CHPITEAU.DE

Heilbronner Weihnachtscircus 2014/15
www.weihnachtscircus.com ; 83 Showfotos

Heilbronn, 18. Dezember 2014: „One of our dreams is coming true“, schrieb das Rollschuh-Duo Medini vor der Premiere des Heilbronner Weihnachtscircus auf Facebook. Die sympathischen Geschwister Emanuel und Vanessa Medini dürften aber längst nicht die einzigen Artisten sein, für die ein Engagement in Heilbronn die Erfüllung eines großen Traums bedeutet. Zudem gilt die Produktion von Uwe Gehrmann und Sascha Melnjak vielen Circusfreunden als der Weihnachtscircus schlechthin in Deutschland. Und auch in diesem Jahr haben die beiden Circusmacher ein enorm starkes Programm zusammengestellt.

Dass aus den 13 Darbietungen eine runde Show wird, dafür sorgten Sascha Melnjak und Uwe Gehrmann diesmal persönlich. Nachdem in den vergangenen Jahren jeweils Louis Knie sen. Regie geführt hatte, übernahmen die beiden Produzenten diese Herausforderung nun selbst. Dank der langjährigen Stützen Volodymyr Kozachuk (Orchester), Enrico Zoppe (Licht), Detlef Zasche (Ton) und Ionut Calin (Oberrequisiteur) sei es eine machbare Aufgabe gewesen, sagte Sascha Melnjak. Zum Ergebnis kann man nur gratulieren. Bereits am Premierenabend lief die Show so rund und flüssig, als hätte man sie schon längere Zeit gespielt.

Was zu tun ist:
Schreibe aus dem Text über den Heilbronner Weihnachtscircus die Stelle von „Heilbronn, 18. Dezember“ bis „starkes Programm zusammengestellt.“ wortgetreu ab.

Bereitgestellte Datensätze:
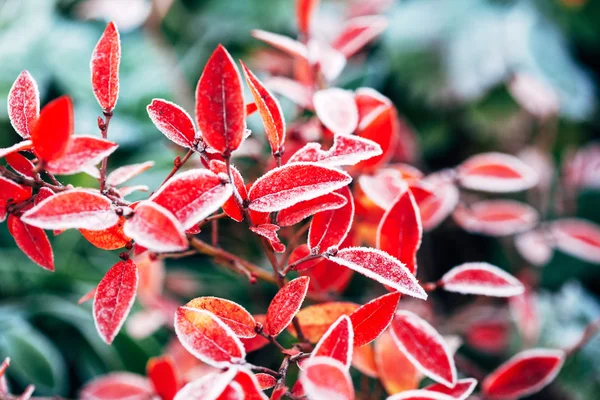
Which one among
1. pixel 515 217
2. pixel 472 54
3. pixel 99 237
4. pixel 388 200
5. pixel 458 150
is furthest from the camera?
pixel 458 150

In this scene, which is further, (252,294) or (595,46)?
(595,46)

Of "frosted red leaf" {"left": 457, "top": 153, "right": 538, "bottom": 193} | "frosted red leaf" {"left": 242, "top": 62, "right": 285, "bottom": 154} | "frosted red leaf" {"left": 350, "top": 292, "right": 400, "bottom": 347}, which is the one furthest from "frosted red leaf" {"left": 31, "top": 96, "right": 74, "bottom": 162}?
"frosted red leaf" {"left": 457, "top": 153, "right": 538, "bottom": 193}

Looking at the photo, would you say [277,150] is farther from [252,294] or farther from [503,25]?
[503,25]

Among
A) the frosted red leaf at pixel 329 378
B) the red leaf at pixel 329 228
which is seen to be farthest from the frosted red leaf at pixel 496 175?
the frosted red leaf at pixel 329 378

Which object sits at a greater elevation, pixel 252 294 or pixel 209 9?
pixel 209 9

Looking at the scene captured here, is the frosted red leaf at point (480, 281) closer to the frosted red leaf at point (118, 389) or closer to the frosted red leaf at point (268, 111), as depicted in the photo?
the frosted red leaf at point (268, 111)

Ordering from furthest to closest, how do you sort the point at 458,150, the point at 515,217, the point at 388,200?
the point at 458,150 < the point at 515,217 < the point at 388,200

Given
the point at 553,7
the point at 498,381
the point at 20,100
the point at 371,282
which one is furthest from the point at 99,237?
the point at 553,7
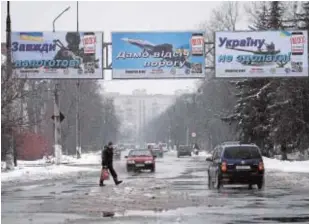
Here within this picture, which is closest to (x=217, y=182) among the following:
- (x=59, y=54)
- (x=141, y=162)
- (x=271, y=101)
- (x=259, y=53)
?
(x=259, y=53)

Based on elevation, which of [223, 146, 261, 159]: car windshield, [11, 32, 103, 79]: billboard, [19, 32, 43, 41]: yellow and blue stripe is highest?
[19, 32, 43, 41]: yellow and blue stripe

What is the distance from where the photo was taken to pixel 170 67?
138ft

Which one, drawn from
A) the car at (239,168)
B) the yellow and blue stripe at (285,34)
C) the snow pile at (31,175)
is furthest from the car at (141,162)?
the car at (239,168)

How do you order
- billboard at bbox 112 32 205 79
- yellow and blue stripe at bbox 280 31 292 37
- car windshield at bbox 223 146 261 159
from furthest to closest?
1. yellow and blue stripe at bbox 280 31 292 37
2. billboard at bbox 112 32 205 79
3. car windshield at bbox 223 146 261 159

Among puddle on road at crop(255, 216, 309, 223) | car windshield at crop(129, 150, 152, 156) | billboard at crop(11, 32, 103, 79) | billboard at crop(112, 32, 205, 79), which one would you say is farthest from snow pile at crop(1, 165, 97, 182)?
puddle on road at crop(255, 216, 309, 223)

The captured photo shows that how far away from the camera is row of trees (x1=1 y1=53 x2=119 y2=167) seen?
34066 millimetres

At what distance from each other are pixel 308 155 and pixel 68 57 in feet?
85.3

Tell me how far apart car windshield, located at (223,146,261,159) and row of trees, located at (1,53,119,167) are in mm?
10130

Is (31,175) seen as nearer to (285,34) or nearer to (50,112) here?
(285,34)

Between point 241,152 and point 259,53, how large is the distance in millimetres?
16695

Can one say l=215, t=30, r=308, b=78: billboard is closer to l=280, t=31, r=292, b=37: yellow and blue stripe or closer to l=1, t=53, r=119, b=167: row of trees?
l=280, t=31, r=292, b=37: yellow and blue stripe

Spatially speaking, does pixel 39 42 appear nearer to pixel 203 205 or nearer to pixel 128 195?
pixel 128 195

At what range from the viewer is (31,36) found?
42281mm

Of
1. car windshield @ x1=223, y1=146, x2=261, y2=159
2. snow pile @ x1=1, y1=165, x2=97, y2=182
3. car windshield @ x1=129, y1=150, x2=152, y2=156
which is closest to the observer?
car windshield @ x1=223, y1=146, x2=261, y2=159
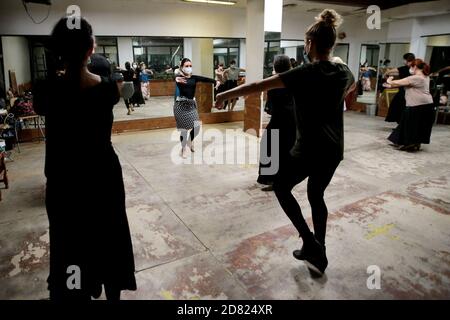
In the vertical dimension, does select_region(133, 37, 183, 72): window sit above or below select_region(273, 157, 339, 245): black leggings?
above

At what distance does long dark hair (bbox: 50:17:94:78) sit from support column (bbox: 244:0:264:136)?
16.5 feet

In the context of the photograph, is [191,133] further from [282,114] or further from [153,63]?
[153,63]

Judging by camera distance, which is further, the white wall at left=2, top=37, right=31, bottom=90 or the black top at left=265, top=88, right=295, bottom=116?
the white wall at left=2, top=37, right=31, bottom=90

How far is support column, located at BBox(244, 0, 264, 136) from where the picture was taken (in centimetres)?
634

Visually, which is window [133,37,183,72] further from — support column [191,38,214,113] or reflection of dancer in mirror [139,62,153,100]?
support column [191,38,214,113]

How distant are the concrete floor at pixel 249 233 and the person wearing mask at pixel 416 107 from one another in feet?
2.19

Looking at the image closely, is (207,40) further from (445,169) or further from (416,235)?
(416,235)

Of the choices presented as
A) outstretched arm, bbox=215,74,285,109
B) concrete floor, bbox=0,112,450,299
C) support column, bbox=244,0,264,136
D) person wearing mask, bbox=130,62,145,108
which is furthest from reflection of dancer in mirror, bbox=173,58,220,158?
person wearing mask, bbox=130,62,145,108

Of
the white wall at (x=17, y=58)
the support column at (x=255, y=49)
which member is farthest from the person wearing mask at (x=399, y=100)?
the white wall at (x=17, y=58)

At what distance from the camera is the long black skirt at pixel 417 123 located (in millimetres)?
5438

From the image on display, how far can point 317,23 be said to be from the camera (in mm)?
2002

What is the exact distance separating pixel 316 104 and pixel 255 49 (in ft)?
16.1
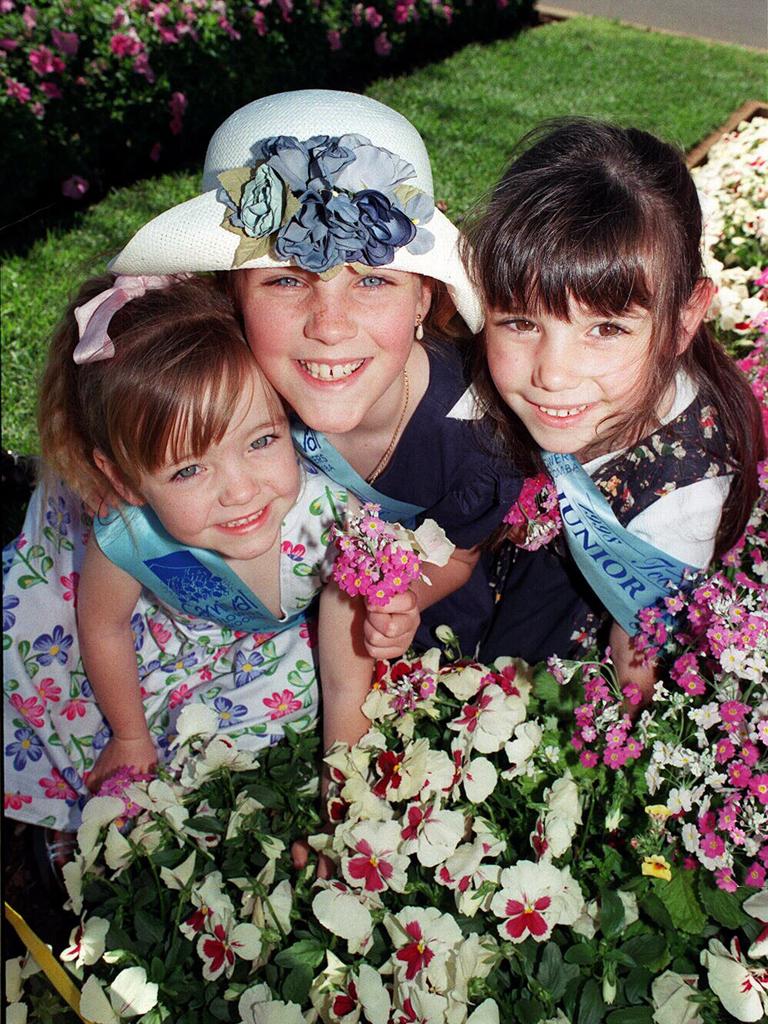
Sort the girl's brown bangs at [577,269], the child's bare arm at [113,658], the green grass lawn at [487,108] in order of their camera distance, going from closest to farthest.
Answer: the girl's brown bangs at [577,269] → the child's bare arm at [113,658] → the green grass lawn at [487,108]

Lösung:
Heilbronn, 18. Dezember 2014: „One of our dreams is coming true“, schrieb das Rollschuh-Duo Medini vor der Premiere des Heilbronner Weihnachtscircus auf Facebook. Die sympathischen Geschwister Emanuel und Vanessa Medini dürften aber längst nicht die einzigen Artisten sein, für die ein Engagement in Heilbronn die Erfüllung eines großen Traums bedeutet. Zudem gilt die Produktion von Uwe Gehrmann und Sascha Melnjak vielen Circusfreunden als der Weihnachtscircus schlechthin in Deutschland. Und auch in diesem Jahr haben die beiden Circusmacher ein enorm starkes Programm zusammengestellt.